Resting on the banks of the Rio Grande, marking the border between Mexico and the United States, South Texas’ Lower Rio Grande Refuge has become a vital, biodiverse haven for many insects, animals and native plants. Its complex ecosystem supports 1,200 varieties of native plants, 300 butterfly species, 417 species of birds, 44 reptile species and 45 different mammals, amongst them, the rarely spotted ocelot.
Much of the land was once used to grow crops and raise livestock but, as a consequence, has severely degraded over time. In the years since, this degraded land has come under the protection of the United States Fish and Wildlife Service (USFWS), who have taken active measures to restore this area for the benefit of its animal constituents.
The Refuge’s biodiversity is immense. Forming part of the Great Texas Coastal Birding Trail, a network of wildlife viewing sites throughout the Texas coastal regions, which has become an attractive destination for the nature-loving public. With less than 40 ocelots left in the US, Land Life Company is excited to be working alongside the USFWS towards the cultivation of this beautiful big cat’s native habitat.
Thus far, the project has generated over 100 work for youth volunteers, indicating the community’s palpable enthusiasm for this area’s conservation. Our project has also received massive support from the University of Texas Rio Grande Valley (UTRGV), whose graduate students use the site for research and monitor the project’s performance.
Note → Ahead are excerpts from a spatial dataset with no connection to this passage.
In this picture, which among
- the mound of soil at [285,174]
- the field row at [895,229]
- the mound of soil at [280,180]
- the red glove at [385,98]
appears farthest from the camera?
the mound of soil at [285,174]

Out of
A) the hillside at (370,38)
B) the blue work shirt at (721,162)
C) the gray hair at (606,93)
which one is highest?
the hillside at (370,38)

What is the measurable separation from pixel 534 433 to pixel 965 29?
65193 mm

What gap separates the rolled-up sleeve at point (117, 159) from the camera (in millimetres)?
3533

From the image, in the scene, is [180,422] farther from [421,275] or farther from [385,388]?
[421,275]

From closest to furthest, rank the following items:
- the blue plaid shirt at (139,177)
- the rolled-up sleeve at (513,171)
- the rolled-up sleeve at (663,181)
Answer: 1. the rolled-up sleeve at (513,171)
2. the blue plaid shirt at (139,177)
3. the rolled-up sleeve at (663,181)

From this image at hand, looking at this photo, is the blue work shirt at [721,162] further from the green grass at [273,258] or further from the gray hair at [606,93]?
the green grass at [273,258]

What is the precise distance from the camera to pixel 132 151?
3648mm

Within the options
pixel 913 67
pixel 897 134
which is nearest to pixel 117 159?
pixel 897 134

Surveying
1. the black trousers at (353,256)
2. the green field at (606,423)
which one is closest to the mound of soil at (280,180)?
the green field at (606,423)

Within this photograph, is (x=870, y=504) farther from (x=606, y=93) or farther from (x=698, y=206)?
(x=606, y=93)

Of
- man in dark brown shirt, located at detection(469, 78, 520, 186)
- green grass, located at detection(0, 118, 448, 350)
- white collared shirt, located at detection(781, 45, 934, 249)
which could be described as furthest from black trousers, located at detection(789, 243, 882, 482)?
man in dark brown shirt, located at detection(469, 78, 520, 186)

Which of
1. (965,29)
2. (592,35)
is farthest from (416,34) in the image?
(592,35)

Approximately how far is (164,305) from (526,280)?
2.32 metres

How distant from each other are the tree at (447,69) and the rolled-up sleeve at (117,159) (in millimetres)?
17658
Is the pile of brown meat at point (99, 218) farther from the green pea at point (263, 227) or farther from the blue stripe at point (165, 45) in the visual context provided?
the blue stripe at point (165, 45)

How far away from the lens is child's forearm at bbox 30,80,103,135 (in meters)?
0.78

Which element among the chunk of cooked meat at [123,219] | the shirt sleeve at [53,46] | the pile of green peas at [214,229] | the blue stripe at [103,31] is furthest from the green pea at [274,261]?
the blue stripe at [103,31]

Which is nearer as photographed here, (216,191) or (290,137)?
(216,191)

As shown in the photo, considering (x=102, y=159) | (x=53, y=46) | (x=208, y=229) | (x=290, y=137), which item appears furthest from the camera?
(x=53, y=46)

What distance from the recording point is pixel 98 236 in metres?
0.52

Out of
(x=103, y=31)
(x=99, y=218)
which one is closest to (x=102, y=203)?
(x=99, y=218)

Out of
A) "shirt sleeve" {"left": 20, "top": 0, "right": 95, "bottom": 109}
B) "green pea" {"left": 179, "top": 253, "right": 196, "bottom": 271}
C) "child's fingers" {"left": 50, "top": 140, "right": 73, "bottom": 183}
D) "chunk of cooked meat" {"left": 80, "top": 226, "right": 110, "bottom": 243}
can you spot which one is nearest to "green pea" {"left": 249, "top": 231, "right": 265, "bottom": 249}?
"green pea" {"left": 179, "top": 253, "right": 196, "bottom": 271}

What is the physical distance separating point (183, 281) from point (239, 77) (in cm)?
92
Together with UTRGV a new seedlings’ nursery will be set up. In the first year, this nursery will have a production capacity of 100 thousand seedlings, with scaling potential to 1M plants over the next 5 years. Land Life Company looks forward to continue working alongside our partners – the USFWS, the UTRGV and a growing community of youth volunteers via American Conservation Crews – towards the reforestation of this biodiverse native ecosystem.